What is asked
1. From the article about Tinder's unmatch reporting update, output the passage starting at "The updates to" and ending at "was being done.".
2. According to the article about Tinder's unmatch reporting update, where will Tinder add its "Safety Center" shield icon?
-------- Page excerpt --------
Last month, Bumble introduced a new feature that would prevent bad actors from using the dating app’s “unmatch” feature to hide from victims. Now Tinder has done something similar. The company announced on Friday it will soon roll out an update to its app that will make it easier for users to report someone who has used the unmatch feature in an effort to get away with their abuse. But in Tinder’s case, it’s only making it easier for users to learn how to report the violation, rather than giving the victims a button in the chat interface to report the abuse more directly.

Tinder notes that users have always been able to report anyone on the app at any time — even if the person had used the unmatch feature. But few users likely knew how to do so, as there weren’t obvious explanations in the app’s user interface about how to report a chat after it disappeared.

With the update, Tinder says it will soon add its “Safety Center” shield icon within the Match List, where the chats take place. This will direct users to the Safety Center in the app, where they can learn how to report users who aren’t displayed on the Match List because they used the unmatch feature.

Image Credits: Tinder

The updates to both Tinder and Bumble came about following an investigation by the Australian Broadcasting Corporation, which found that 48 out of 231 survey respondents who had used Tinder said they had reported other users for some kind of sexual offense. But only 11 of those reports had received any replies, and even fewer offered specific information about what was being done.

The story had also explained how bad actors would take advantage of the dating app’s “unmatch” feature to hide from their victims. After unmatching, their chat history would disappear from the victim’s phone, which would have allowed the user to more easily report the abuse to Tinder or even to law enforcement, if needed.

Though Tinder was the focus of the story, Bumble quickly followed up to say it was changing how unmatching on its app would work. Instead of having the chat disappear when unmatched, Bumble users are now shown a message that says the other person has ended the chat. Here, they’re given the option to also either delete the chat or report it.

The ability to report the chat directly from the messaging inbox is what makes Bumble’s solution more useful. Tinder, on the other hand, is just redirecting users to what’s essentially its help documentation — the Tinder Safety Center — to learn how to go about making such a report. The addition of this extra step could end up being a deterrent to making these reports, as it’s less straightforward than simply clicking a button that reads “Report.”
-------- Dataset extract --------
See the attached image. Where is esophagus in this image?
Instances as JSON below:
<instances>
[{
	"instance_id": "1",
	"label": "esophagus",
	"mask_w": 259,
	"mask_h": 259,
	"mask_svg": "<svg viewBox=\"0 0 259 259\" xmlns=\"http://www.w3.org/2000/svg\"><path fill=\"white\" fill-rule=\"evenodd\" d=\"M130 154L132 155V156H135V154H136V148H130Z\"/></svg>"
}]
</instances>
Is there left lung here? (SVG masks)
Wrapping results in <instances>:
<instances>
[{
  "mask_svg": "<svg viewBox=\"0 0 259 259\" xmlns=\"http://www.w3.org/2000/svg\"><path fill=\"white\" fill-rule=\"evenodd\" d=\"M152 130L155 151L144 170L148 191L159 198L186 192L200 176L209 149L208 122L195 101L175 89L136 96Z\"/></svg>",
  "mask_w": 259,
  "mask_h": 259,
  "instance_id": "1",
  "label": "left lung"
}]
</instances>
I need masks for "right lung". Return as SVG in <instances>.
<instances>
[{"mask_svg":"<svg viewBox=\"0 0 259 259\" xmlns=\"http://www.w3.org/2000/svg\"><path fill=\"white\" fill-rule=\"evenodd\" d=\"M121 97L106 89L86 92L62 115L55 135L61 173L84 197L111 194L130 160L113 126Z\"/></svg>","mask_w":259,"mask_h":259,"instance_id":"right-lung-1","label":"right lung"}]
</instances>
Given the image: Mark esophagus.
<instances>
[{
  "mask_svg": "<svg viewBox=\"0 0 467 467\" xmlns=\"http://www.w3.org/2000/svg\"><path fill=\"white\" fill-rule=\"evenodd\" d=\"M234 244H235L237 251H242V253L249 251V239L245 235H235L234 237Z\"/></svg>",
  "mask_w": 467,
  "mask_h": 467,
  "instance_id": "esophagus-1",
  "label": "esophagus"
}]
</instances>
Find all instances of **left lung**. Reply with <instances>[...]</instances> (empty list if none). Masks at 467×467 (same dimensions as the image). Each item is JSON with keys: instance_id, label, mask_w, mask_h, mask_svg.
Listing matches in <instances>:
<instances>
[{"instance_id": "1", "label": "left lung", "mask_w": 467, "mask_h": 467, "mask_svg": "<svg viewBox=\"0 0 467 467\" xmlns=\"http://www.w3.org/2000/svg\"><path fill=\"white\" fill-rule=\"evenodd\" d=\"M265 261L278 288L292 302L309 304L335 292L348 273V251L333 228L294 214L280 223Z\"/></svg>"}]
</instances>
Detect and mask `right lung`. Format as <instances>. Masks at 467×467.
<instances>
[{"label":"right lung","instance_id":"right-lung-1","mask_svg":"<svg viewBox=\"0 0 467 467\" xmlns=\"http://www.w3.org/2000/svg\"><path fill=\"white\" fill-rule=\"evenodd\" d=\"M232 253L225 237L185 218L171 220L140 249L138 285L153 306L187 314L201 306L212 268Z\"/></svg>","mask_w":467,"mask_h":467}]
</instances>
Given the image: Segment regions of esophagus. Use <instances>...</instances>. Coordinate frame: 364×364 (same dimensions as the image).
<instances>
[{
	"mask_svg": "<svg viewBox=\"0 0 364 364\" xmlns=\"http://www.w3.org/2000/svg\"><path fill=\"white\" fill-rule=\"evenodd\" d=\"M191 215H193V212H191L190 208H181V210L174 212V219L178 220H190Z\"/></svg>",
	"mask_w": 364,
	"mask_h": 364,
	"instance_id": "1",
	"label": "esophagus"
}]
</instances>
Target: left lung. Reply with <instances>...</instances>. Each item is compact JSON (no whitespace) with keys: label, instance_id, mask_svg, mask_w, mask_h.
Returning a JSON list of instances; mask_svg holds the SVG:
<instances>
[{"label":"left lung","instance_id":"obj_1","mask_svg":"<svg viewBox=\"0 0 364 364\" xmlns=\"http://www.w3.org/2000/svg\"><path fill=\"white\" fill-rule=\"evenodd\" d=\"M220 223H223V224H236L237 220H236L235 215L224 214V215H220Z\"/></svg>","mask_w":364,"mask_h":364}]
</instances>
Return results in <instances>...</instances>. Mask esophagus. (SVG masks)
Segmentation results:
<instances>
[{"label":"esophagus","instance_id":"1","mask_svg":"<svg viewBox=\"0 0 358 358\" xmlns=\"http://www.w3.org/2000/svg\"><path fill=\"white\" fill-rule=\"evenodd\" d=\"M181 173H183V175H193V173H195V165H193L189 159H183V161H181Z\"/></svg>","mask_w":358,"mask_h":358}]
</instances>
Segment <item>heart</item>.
--------
Answers to the exercises
1.
The updates to both Tinder and Bumble came about following an investigation by the Australian Broadcasting Corporation, which found that 48 out of 231 survey respondents who had used Tinder said they had reported other users for some kind of sexual offense. But only 11 of those reports had received any replies, and even fewer offered specific information about what was being done.

2. Within the Match List, where the chats take place.